Three of the four partners reported meeting their third-quarter targets and were on track to achieve their financial goals, according to Cantor Fitzgerald. The one partner that missed its third-quarter target did so due to specific circumstances unrelated to the overall demand environment and is already experiencing double-digit bookings growth for the fourth quarter.

Cantor Fitzgerald noted that while artificial intelligence concerns persist around applications, particularly Salesforce, partners are not seeing this materialize in actual business conditions. The firm reported that the demand environment remains steady, with partners not losing customers or deals to AI startups.

The research firm acknowledged that adoption of Agentforce has been underwhelming so far, but emphasized that Salesforce’s core value proposition for customers remains relevant. This aligns with Salesforce’s impressive 77.65% gross profit margin and $39.5 billion in revenue over the last twelve months.

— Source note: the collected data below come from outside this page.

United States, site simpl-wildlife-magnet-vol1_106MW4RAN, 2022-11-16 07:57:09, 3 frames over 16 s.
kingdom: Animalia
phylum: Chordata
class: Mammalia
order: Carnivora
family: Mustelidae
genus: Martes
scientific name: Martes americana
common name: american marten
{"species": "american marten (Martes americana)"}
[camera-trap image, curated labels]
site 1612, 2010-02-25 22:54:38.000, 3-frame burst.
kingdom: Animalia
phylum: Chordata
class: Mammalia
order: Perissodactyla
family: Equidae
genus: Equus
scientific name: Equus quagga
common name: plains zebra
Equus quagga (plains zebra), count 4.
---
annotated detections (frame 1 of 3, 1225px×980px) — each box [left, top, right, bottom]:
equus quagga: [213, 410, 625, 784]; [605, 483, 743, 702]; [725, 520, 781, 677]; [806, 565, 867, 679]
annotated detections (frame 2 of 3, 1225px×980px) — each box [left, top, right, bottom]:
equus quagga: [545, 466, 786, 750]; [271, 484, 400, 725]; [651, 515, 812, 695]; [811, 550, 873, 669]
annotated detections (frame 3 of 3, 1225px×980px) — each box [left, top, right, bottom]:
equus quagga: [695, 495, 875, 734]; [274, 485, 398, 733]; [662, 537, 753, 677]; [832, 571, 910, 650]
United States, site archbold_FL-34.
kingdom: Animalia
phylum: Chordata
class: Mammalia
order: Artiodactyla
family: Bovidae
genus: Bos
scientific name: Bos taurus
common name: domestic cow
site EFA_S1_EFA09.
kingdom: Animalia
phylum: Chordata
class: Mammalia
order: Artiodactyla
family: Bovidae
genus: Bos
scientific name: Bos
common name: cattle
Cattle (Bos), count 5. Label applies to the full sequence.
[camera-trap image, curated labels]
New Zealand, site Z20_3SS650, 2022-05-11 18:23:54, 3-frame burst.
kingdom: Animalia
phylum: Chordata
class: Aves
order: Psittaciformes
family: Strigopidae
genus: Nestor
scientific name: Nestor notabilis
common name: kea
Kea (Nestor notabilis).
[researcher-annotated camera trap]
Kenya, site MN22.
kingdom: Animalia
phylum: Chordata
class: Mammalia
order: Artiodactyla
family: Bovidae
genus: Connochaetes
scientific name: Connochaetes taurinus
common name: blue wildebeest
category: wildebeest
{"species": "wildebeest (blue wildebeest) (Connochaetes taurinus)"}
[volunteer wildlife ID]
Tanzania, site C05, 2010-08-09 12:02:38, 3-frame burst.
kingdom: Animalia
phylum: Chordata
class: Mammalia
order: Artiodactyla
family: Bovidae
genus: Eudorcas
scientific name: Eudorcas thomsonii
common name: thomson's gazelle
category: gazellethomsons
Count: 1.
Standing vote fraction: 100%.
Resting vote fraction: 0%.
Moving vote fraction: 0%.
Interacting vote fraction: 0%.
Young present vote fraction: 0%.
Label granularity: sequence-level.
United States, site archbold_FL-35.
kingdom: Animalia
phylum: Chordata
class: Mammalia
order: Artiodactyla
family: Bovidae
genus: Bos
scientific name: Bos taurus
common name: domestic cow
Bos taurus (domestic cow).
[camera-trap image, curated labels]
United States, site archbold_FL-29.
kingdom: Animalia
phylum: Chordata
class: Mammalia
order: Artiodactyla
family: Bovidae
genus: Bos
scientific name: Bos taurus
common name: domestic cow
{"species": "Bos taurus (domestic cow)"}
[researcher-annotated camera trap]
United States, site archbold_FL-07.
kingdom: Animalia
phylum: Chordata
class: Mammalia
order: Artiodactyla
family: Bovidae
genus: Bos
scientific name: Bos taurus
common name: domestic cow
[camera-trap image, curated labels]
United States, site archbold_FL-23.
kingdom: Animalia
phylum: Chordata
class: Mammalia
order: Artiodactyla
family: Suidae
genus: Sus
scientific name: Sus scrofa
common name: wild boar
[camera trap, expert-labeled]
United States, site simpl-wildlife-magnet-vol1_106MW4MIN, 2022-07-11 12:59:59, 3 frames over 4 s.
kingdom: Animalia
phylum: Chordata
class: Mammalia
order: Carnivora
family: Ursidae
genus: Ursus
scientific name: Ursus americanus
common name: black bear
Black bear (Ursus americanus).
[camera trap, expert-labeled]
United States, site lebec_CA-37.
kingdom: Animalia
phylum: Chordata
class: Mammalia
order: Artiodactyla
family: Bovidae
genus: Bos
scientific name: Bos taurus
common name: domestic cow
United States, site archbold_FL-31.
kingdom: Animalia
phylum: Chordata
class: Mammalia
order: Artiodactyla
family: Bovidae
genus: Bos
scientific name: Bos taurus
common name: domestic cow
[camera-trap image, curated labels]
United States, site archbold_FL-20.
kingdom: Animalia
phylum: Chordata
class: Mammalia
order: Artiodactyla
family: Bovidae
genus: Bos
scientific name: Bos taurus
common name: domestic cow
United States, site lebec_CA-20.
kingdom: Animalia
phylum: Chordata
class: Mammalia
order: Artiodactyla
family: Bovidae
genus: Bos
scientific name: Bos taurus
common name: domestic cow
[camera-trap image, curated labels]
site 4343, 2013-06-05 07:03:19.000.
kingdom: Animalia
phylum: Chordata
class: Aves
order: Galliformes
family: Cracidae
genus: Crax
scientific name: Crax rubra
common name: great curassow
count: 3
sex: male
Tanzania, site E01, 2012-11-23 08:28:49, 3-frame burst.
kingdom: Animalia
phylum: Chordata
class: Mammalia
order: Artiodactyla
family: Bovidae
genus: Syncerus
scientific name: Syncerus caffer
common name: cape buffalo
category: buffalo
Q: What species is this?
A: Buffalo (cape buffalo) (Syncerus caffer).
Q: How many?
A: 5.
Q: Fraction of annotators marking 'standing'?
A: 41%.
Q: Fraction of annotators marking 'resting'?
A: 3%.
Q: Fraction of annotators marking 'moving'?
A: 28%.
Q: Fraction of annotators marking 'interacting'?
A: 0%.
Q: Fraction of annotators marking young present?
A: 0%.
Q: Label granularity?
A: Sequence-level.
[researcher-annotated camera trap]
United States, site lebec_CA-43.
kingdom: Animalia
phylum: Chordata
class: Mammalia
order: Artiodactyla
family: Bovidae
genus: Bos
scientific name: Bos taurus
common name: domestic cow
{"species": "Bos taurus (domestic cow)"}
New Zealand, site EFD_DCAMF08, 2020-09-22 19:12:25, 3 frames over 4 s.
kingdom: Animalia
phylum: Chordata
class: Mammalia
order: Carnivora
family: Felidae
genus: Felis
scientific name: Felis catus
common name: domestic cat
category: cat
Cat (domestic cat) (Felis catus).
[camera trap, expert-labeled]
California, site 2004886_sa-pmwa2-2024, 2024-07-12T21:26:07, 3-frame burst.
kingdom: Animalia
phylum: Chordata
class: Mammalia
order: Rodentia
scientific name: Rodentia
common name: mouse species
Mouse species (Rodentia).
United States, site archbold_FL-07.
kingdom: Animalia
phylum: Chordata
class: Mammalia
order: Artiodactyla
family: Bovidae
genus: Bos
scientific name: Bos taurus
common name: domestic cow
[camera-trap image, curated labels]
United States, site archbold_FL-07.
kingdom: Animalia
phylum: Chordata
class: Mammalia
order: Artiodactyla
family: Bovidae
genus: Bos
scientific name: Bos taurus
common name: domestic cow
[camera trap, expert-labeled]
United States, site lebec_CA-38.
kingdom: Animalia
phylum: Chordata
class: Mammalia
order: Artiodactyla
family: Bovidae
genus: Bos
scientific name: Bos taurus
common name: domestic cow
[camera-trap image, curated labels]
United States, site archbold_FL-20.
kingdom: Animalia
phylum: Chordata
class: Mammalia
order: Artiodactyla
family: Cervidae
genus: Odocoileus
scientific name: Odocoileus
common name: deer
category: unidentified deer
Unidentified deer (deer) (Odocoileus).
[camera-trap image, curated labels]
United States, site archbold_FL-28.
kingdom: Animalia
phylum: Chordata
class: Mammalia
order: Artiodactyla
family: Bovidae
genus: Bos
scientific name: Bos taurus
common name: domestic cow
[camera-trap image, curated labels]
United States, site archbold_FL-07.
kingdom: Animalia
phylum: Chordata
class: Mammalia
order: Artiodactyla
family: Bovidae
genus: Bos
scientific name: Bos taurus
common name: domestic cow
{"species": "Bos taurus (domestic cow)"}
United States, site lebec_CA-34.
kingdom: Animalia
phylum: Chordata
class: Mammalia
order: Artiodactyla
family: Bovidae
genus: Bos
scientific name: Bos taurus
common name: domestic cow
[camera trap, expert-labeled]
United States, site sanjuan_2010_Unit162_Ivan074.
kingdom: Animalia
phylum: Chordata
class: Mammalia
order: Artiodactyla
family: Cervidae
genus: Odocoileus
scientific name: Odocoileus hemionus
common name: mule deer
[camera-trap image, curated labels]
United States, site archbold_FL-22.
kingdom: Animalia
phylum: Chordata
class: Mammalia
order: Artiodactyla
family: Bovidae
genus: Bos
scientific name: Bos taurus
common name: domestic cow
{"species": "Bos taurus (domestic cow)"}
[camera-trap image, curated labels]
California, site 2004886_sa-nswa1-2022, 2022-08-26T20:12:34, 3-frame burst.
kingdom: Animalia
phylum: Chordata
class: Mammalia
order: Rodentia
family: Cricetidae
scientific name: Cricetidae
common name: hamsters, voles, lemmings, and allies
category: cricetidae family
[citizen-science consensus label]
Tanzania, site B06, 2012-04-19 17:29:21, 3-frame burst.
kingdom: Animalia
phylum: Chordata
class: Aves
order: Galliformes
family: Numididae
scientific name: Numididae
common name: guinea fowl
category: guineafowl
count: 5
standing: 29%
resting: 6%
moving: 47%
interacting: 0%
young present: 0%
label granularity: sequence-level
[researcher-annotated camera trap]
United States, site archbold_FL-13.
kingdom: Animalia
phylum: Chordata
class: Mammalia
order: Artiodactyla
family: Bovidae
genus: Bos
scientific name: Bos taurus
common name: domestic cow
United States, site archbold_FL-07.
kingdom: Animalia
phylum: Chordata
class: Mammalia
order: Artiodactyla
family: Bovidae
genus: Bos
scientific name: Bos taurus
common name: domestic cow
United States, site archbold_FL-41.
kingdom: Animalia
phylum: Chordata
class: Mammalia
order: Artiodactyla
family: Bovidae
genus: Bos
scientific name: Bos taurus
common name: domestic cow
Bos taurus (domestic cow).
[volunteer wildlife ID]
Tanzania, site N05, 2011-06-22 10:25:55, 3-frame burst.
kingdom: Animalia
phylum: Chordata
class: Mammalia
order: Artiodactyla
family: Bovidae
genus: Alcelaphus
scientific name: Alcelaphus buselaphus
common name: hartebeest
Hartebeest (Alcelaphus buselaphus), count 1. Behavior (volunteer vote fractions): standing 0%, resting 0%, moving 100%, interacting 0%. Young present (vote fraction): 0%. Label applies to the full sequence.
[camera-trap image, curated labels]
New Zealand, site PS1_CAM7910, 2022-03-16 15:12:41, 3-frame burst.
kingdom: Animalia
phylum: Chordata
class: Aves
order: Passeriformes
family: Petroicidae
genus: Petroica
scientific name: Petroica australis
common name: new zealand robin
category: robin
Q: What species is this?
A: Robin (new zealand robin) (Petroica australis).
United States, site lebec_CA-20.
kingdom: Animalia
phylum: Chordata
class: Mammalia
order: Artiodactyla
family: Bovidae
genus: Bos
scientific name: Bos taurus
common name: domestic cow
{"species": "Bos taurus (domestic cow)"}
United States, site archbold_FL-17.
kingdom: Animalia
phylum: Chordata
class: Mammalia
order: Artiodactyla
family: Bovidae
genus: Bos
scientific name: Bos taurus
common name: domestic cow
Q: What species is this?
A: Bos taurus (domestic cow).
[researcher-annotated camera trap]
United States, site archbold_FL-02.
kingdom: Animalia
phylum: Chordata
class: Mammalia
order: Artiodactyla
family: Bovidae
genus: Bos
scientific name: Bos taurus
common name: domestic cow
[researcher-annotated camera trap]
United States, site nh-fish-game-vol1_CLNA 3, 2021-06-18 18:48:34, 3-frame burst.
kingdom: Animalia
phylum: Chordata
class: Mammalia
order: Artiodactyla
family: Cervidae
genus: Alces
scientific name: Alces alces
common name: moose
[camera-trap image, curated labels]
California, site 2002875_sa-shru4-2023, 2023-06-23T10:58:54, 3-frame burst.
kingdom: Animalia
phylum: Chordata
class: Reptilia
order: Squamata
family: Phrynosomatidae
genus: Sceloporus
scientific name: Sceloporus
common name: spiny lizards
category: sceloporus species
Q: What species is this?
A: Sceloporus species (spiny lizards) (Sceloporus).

Cantor Fitzgerald highlighted that Salesforce shares are currently trading at 18 times next twelve months earnings per share, which it described as an all-time low valuation for the stock. InvestingPro data shows the company has a perfect Piotroski Score of 9, indicating strong financial health despite a 31.82% year-to-date decline. InvestingPro’s Fair Value model suggests the stock is currently undervalued, with earnings due in just 8 days on December 3. Discover more insights in Salesforce’s Pro Research Report, available with an InvestingPro subscription.

In other recent news, Salesforce has completed its acquisition of Informatica for approximately $8.3 billion in cash, ahead of the initially planned early fiscal year 2027 closure. This acquisition is expected to enhance Salesforce’s AI capabilities by integrating Informatica’s data management tools into its Agentforce 360 platform. Mizuho has reiterated its Outperform rating on Salesforce, setting a price target of $340.00, indicating confidence in the company’s strategic direction following the acquisition. Cantor Fitzgerald also maintained an Overweight rating on Salesforce, with a price target of $325.00, highlighting the firm’s belief in Salesforce’s potential for sustainable growth and cash flow generation. Additionally, Informatica announced a strategic integration of its Intelligent Data Management Cloud platform with Microsoft Foundry, aiming to facilitate enterprise AI development with trusted data. This collaboration was revealed at the Microsoft Ignite 2025 conference. Meanwhile, President Donald Trump has called off plans to deploy federal troops to San Francisco after discussions with tech leaders, including Salesforce founder Marc Benioff. These developments underscore Salesforce’s ongoing efforts to strengthen its data and AI capabilities in the competitive tech landscape.